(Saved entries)
_ _ _ _ _

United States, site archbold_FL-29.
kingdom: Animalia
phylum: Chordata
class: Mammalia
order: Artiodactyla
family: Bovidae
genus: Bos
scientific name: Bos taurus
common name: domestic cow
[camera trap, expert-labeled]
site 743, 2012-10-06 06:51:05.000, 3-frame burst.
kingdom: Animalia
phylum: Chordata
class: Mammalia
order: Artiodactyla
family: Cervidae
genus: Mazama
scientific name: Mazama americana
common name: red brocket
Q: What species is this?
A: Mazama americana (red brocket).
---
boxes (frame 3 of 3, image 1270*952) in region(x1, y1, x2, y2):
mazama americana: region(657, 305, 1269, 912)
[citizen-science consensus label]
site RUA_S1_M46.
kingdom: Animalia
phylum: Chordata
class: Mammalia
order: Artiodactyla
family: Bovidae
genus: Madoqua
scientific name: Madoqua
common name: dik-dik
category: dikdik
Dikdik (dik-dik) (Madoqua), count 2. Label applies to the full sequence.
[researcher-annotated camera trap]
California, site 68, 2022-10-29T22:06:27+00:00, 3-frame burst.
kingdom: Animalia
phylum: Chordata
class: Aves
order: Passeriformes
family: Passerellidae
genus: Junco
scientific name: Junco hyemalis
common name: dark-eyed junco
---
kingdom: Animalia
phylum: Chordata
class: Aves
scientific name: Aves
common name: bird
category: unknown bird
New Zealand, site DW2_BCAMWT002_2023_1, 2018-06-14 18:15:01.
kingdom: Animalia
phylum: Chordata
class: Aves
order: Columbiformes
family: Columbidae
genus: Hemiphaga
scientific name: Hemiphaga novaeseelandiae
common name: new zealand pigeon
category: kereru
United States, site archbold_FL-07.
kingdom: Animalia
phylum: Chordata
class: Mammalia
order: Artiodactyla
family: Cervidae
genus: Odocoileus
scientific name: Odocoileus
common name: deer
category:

_ _ _ _ _

▸ **Assigned task**:
Copy every entry exactly. Leave nothing out.

▸ **Exercise response**:
United States, site archbold_FL-29.
kingdom: Animalia
phylum: Chordata
class: Mammalia
order: Artiodactyla
family: Bovidae
genus: Bos
scientific name: Bos taurus
common name: domestic cow
[camera trap, expert-labeled]
site 743, 2012-10-06 06:51:05.000, 3-frame burst.
kingdom: Animalia
phylum: Chordata
class: Mammalia
order: Artiodactyla
family: Cervidae
genus: Mazama
scientific name: Mazama americana
common name: red brocket
Q: What species is this?
A: Mazama americana (red brocket).
---
boxes (frame 3 of 3, image 1270*952) in region(x1, y1, x2, y2):
mazama americana: region(657, 305, 1269, 912)
[citizen-science consensus label]
site RUA_S1_M46.
kingdom: Animalia
phylum: Chordata
class: Mammalia
order: Artiodactyla
family: Bovidae
genus: Madoqua
scientific name: Madoqua
common name: dik-dik
category: dikdik
Dikdik (dik-dik) (Madoqua), count 2. Label applies to the full sequence.
[researcher-annotated camera trap]
California, site 68, 2022-10-29T22:06:27+00:00, 3-frame burst.
kingdom: Animalia
phylum: Chordata
class: Aves
order: Passeriformes
family: Passerellidae
genus: Junco
scientific name: Junco hyemalis
common name: dark-eyed junco
---
kingdom: Animalia
phylum: Chordata
class: Aves
scientific name: Aves
common name: bird
category: unknown bird
New Zealand, site DW2_BCAMWT002_2023_1, 2018-06-14 18:15:01.
kingdom: Animalia
phylum: Chordata
class: Aves
order: Columbiformes
family: Columbidae
genus: Hemiphaga
scientific name: Hemiphaga novaeseelandiae
common name: new zealand pigeon
category: kereru
United States, site archbold_FL-07.
kingdom: Animalia
phylum: Chordata
class: Mammalia
order: Artiodactyla
family: Cervidae
genus: Odocoileus
scientific name: Odocoileus
common name: deer
category:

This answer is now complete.